The Port of Douala is the Cameroon’s major seaport. Located on the shores of the Wouri River estuary some 24 kilometers upstream and about 210 kilometers west of Yaounde, the city has road, rail, and air connections to all of the country’s major cities. This deep-water port is home to most of the country’s international trade, and it has facilities dedicated to cargoes that include timber, gasoline, bauxite, and bananas. It has serves a busy fishing industry.
The Port of Douala is among central Africa’s most important industrial centers.
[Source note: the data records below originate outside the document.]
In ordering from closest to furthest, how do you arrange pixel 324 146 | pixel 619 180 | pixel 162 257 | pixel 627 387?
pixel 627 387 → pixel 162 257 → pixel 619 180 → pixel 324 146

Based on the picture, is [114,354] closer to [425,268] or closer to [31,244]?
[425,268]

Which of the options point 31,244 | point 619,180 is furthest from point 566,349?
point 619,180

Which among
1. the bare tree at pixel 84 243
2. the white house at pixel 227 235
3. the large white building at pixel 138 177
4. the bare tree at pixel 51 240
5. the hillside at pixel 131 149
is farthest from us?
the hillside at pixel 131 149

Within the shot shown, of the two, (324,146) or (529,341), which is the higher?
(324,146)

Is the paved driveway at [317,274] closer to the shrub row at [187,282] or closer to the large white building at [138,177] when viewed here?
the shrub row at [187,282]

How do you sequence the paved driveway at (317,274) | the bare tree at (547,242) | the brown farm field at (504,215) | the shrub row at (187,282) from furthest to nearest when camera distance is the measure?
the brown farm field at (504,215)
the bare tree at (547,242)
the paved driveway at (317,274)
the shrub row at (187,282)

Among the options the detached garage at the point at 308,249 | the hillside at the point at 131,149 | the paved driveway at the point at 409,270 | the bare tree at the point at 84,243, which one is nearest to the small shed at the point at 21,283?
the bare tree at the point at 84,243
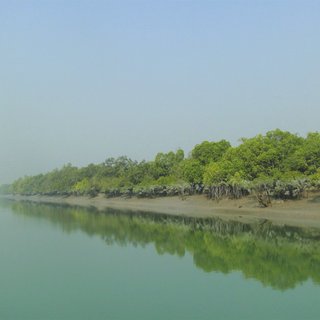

It is home to breweries, food-processing plants, and factories that produce palm-oil, soap, building materials, plastics, soaps, glass, bicycles, and paper goods. The port includes a ship repairing facility. In 1987, the population of the Port of Douala city was over 810 thousand people, and in 1991, the urban area contained around 1.6 million people.
Portuguese explorers were the first Europeans to come to the Port of Douala in the late 15th Century. By the middle 17th Century, immigrants from Africa’s interior had created a town there. It probably got its name from Duala, the name of the ethic group that settled the area.
In the 18th Century, it became a focal point for the slave trade known as Cameroons Town. The Port of Douala came under the rule of Germany in 1884 when it was made capital of the German protectorate of Cameroon. In 1907, it was renamed Douala, and it became part of the French colony in 1919. The Port of Douala was capital of Cameroon from 1940 to 1946.
Modern Douala is a mix of modern, colonial, and traditional architecture. The city grew quickly after World War II, becoming the country’s most populous city today. It is a patch-work of western-style residential neighborhoods sprinkled with poorer areas where unskilled workers who have migrated from Cameroon and other countries in Africa.
The modern Port of Douala is divided into quarters. While Bonajo is the commercial and administrative center, Akwa is center to the city’s nightlife. Many French and Lebanese ex-patriates live in the Port of Douala today, working in the petroleum industry. The Port of Douala may well have the highest cost of living of all African cities. In 2007, it was ranked as the world’s 24th most expensive city.